**Instruction:** Reproduce each of the following rows verbatim, with every line and character unchanged.

** Start Information given **

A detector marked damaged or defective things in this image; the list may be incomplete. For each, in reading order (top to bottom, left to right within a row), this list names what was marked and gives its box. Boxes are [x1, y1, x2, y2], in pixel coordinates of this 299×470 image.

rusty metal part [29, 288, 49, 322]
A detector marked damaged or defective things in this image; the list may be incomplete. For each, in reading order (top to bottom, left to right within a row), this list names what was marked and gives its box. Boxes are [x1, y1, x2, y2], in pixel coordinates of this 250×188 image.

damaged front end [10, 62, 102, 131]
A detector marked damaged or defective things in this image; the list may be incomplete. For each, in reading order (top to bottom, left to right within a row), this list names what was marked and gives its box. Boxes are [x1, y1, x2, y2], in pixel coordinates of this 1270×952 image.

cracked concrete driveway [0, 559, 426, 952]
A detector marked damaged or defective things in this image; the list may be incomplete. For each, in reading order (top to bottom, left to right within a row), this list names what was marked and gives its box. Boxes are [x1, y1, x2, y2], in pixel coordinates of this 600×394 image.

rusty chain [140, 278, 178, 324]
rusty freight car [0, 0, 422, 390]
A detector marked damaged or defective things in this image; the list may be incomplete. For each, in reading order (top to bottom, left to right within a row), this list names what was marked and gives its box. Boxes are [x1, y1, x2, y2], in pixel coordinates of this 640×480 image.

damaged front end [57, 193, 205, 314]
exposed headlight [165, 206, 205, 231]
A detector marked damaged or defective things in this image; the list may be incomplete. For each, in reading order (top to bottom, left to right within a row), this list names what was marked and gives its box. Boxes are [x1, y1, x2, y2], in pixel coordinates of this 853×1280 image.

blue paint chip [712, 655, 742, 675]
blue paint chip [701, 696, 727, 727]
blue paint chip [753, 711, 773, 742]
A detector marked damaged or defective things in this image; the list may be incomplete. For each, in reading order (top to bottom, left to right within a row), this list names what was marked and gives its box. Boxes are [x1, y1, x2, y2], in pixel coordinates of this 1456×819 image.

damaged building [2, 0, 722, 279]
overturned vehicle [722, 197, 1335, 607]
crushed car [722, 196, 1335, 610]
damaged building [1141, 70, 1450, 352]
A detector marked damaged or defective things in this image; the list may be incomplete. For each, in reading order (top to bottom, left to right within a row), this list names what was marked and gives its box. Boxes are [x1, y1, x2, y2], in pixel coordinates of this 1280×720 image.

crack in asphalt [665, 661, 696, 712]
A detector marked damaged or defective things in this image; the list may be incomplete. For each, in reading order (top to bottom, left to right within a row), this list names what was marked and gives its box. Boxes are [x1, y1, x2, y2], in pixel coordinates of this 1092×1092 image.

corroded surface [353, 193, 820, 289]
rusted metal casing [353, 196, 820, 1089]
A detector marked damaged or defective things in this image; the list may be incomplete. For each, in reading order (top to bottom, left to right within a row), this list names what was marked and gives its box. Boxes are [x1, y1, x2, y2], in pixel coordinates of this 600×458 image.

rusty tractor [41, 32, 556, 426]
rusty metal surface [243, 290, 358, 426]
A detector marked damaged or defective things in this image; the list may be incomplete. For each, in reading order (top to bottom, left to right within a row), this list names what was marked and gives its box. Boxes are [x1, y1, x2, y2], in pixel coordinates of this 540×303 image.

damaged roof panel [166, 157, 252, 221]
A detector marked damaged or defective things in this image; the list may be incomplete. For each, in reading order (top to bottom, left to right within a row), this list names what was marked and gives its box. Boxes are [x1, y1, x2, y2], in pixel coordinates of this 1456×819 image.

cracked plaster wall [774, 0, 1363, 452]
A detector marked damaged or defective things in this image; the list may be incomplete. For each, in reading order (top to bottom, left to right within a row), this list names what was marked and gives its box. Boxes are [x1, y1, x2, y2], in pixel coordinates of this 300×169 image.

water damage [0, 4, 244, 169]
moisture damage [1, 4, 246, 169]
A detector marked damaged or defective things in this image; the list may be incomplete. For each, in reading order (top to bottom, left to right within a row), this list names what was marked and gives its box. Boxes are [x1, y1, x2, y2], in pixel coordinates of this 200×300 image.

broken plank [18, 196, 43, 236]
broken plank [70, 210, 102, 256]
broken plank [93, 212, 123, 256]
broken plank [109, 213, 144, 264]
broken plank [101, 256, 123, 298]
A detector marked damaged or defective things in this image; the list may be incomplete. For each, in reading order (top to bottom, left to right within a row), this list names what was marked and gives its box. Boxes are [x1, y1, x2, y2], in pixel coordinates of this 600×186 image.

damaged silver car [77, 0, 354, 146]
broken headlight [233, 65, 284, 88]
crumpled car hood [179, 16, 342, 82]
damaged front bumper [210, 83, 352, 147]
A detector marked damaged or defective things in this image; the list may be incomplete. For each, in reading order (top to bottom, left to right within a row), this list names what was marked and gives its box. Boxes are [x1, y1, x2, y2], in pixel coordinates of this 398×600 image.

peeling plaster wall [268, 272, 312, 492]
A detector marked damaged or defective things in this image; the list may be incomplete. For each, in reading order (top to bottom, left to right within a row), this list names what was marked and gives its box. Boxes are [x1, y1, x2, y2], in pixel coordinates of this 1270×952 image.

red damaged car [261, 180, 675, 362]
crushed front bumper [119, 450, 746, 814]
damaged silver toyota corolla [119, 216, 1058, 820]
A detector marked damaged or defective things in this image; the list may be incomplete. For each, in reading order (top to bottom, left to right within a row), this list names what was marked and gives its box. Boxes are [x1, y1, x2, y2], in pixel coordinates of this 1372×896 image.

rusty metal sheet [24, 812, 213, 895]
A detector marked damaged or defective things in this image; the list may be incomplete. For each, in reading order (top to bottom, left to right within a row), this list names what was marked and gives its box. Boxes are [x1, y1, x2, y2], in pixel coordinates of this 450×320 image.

** End Information given **

**Solution below:**
A detector marked damaged or defective things in this image; the list may be incomplete. For each, in reading order (top to bottom, left to right within a row), this list names what was marked and gives its box. Boxes are [x1, y1, x2, y2], in pixel coordinates of this 299×470 image.

rusty metal part [29, 288, 49, 322]
A detector marked damaged or defective things in this image; the list may be incomplete. For each, in reading order (top to bottom, left to right within a row), this list names what was marked and gives its box. Boxes are [x1, y1, x2, y2], in pixel coordinates of this 250×188 image.

damaged front end [10, 62, 102, 131]
A detector marked damaged or defective things in this image; the list may be incomplete. For each, in reading order (top to bottom, left to right within a row), this list names what was marked and gives its box. Boxes are [x1, y1, x2, y2], in pixel coordinates of this 1270×952 image.

cracked concrete driveway [0, 559, 426, 952]
A detector marked damaged or defective things in this image; the list may be incomplete. For each, in reading order (top to bottom, left to right within a row), this list names what was marked and gives its box. Boxes are [x1, y1, x2, y2], in pixel coordinates of this 600×394 image.

rusty chain [140, 278, 178, 324]
rusty freight car [0, 0, 422, 390]
A detector marked damaged or defective things in this image; the list may be incomplete. For each, in reading order (top to bottom, left to right within a row), this list names what was marked and gives its box. Boxes are [x1, y1, x2, y2], in pixel coordinates of this 640×480 image.

damaged front end [57, 193, 205, 314]
exposed headlight [165, 206, 205, 231]
A detector marked damaged or defective things in this image; the list may be incomplete. For each, in reading order (top to bottom, left to right within a row), this list names what was marked and gives its box. Boxes are [x1, y1, x2, y2], in pixel coordinates of this 853×1280 image.

blue paint chip [712, 655, 742, 675]
blue paint chip [701, 696, 727, 727]
blue paint chip [753, 711, 773, 742]
A detector marked damaged or defective things in this image; the list may be incomplete. For each, in reading order (top to bottom, left to right within a row), this list names what was marked and gives its box. Boxes are [x1, y1, x2, y2], in pixel coordinates of this 1456×819 image.

damaged building [2, 0, 722, 279]
overturned vehicle [722, 197, 1335, 607]
crushed car [722, 196, 1335, 610]
damaged building [1141, 70, 1450, 352]
A detector marked damaged or defective things in this image; the list may be incomplete. For each, in reading order (top to bottom, left to right within a row), this list names what was marked and gives its box. Boxes are [x1, y1, x2, y2], in pixel coordinates of this 1280×720 image.

crack in asphalt [665, 661, 696, 712]
A detector marked damaged or defective things in this image; the list may be incomplete. For each, in reading order (top to bottom, left to right within a row), this list names what was marked and gives its box. Boxes are [x1, y1, x2, y2], in pixel coordinates of this 1092×1092 image.

corroded surface [353, 193, 820, 289]
rusted metal casing [353, 196, 820, 1089]
A detector marked damaged or defective things in this image; the list may be incomplete. For each, in reading order (top to bottom, left to right within a row), this list names what was marked and gives its box. Boxes are [x1, y1, x2, y2], in pixel coordinates of this 600×458 image.

rusty tractor [41, 32, 556, 426]
rusty metal surface [243, 290, 358, 426]
A detector marked damaged or defective things in this image; the list may be incomplete. For each, in reading order (top to bottom, left to right within a row), this list names what was marked and gives its box. Boxes are [x1, y1, x2, y2], in pixel coordinates of this 540×303 image.

damaged roof panel [166, 157, 252, 221]
A detector marked damaged or defective things in this image; the list may be incomplete. For each, in reading order (top to bottom, left to right within a row), this list names what was marked and gives its box. Boxes are [x1, y1, x2, y2], in pixel coordinates of this 1456×819 image.

cracked plaster wall [774, 0, 1363, 452]
A detector marked damaged or defective things in this image; the list may be incomplete. For each, in reading order (top to bottom, left to right within a row), this list names what was marked and gives its box. Boxes are [x1, y1, x2, y2], in pixel coordinates of this 300×169 image.

water damage [0, 4, 244, 169]
moisture damage [1, 4, 246, 169]
A detector marked damaged or defective things in this image; the list may be incomplete. For each, in reading order (top to bottom, left to right within a row), this list names what was marked and gives its box. Boxes are [x1, y1, x2, y2], in pixel coordinates of this 200×300 image.

broken plank [18, 196, 43, 236]
broken plank [70, 210, 102, 256]
broken plank [93, 212, 123, 256]
broken plank [109, 213, 144, 264]
broken plank [101, 256, 123, 298]
A detector marked damaged or defective things in this image; the list may be incomplete. For each, in reading order (top to bottom, left to right within a row), this list names what was marked and gives its box. Boxes are [x1, y1, x2, y2], in pixel coordinates of this 600×186 image.

damaged silver car [77, 0, 354, 146]
broken headlight [233, 65, 284, 88]
crumpled car hood [179, 16, 342, 82]
damaged front bumper [210, 83, 352, 147]
A detector marked damaged or defective things in this image; the list may be incomplete. For each, in reading order (top to bottom, left to right within a row), this list names what was marked and gives its box. Boxes are [x1, y1, x2, y2], in pixel coordinates of this 398×600 image.

peeling plaster wall [268, 272, 312, 492]
A detector marked damaged or defective things in this image; the list may be incomplete. For each, in reading order (top to bottom, left to right within a row), this list names what was marked and gives its box. Boxes are [x1, y1, x2, y2], in pixel coordinates of this 1270×952 image.

red damaged car [261, 180, 675, 362]
crushed front bumper [119, 450, 746, 814]
damaged silver toyota corolla [119, 216, 1058, 820]
A detector marked damaged or defective things in this image; the list may be incomplete. For each, in reading order (top to bottom, left to right within a row), this list names what was marked and gives its box. Boxes are [x1, y1, x2, y2], in pixel coordinates of this 1372×896 image.

rusty metal sheet [24, 812, 213, 895]
A detector marked damaged or defective things in this image; the list may be incomplete. For each, in reading order (top to bottom, left to right within a row), this list names what was marked and gives its box. Boxes are [x1, y1, x2, y2], in pixel coordinates of this 450×320 image.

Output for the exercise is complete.